L’autre chose que j’aime énormément chez Forster est son regard acéré sur la société dans laquelle il vit. Le tableau qu’il fait d’aristocrates et de bourgeois sclérosés dans leurs privilèges de classe, dans leur mépris pour les classes « inférieures » est d’une cruauté réjouissante. De petites phrases assassines en petites phrases assassines, Forster met en lumière leurs défauts, leurs renoncements, leurs lâchetés communes, leur médiocrité ! Et surtout, il n’épargne personne. Pas même lesdites classes « inférieures » dont il pointe tout autant les défauts !


Bref un magnifique roman dont Forster a refusé la publication de son vivant par peur des conséquences.



E.M. Forster, Maurice, 10/18, 2006, 279 p.

Commentaires

  • Ah ! J'adore ce livre, je l'ai dévoré encore plus vite que Avec vue sur l'Arno. Je suis très contente que tu aies autant aimé ;) Maintenant, le film !

  • J'ai lu il y a quelques temps une critique sur ce livre qui reprenait ton analyse. je découvrirai cet auteur avec ce livre! PS: j'adore ton titre! qu'est-ce que j'ai ri!!!

  • Je le verrai dès que possible!

  • Ah, c'est que Maurice le poison et moi c'est une longue histoire!! Je pense que Maurice peut effectivement être bien pour découvrir cet auteur!

  • J'avais un peu d'appréhension, j'adore ce roman (A room with a view, aussi). J'avais tort. Très bon billet, Chiffo!

  • Merci Ekwerkwe!!

  • J'ai complètement adoré cebouquin qui m'a sembl" d'ailleurs comme à toi j'ai l'impression plus centré sur les pression qui enchaine els esprit parfois avec leur consentemlent que à proprement parlé sur l'homoisexualité... Une très belle analyse tout en finesse, j'ai hâte de renouer avec Forster vraiment... (Ah maurice le poisson rouge altruiste qui aidait une petite fille en détresse à conserver la confiance que ses parents lui avaient mis à l'interieur ...;-))

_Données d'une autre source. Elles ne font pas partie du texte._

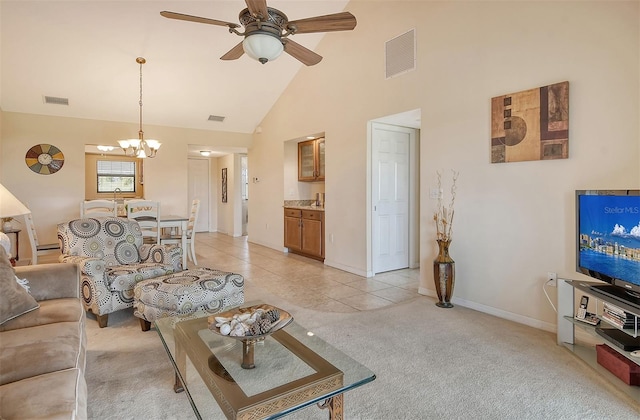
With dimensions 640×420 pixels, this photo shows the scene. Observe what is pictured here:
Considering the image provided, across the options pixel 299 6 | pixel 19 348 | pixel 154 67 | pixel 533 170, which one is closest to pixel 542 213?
pixel 533 170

  • Ben voui! Maurice le poisson! Son jumeau a partagé ma vie et celle de ma coloc de l'époque pendant deux ans!
    Comme toi j'aime beaucuop Forster. Ce n'est que le deuxième roman delui que je lis mais je suis séduite et enthousiaste. Je vais continuer à la lire. J'apprécie énormément sa capacité à aller au fond des analyses psychologiques, et le fait qu'il ne s'appesantit pas sur des choses dont d'autres auraient fait le centre de leur roman au risque de sombrer dans la caricature ou l'eau de rose.

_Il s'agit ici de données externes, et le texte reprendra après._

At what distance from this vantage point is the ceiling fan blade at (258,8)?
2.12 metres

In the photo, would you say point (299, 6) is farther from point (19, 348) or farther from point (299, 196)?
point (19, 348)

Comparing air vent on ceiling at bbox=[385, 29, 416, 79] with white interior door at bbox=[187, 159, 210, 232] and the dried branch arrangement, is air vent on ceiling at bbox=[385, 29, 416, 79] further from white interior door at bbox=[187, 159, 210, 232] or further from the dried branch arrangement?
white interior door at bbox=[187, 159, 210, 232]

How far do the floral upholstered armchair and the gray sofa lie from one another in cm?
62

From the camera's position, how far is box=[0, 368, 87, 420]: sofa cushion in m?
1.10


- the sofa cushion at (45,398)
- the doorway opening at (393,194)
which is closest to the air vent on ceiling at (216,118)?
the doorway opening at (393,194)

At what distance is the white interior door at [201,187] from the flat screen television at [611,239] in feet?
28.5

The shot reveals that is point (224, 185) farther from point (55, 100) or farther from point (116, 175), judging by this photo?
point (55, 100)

  • Je suis ravie que l'écriture de Forster te plaise autant. Je te propose de poursuivre avec "Monteriano" où tu retrouveras l'Italie. J'ai également des nouvelles "L'omnibus céleste et autres nouvelles" en édition bilingue que je peux te prêter. Si tu n'es pas allergique car voici 20 ans qu'ils sont dans ma biblio et vieillissent plus ou moins bien...

  • Moi qui comptais me mettre à lire Forster, c'est une critique très alléchante. Apparemment, c'est un auteur anglais qui dépasse les conventions tout en gardant un style classique. Je sens que ça va me plaire.

  • Je suis preneuse sans aucun problème!! C'est très gentil!!

  • C'est vraiment étonnant comme mélange! Je suis totalement séduite! J'espère que tu y trouveras le même plaisir que moi!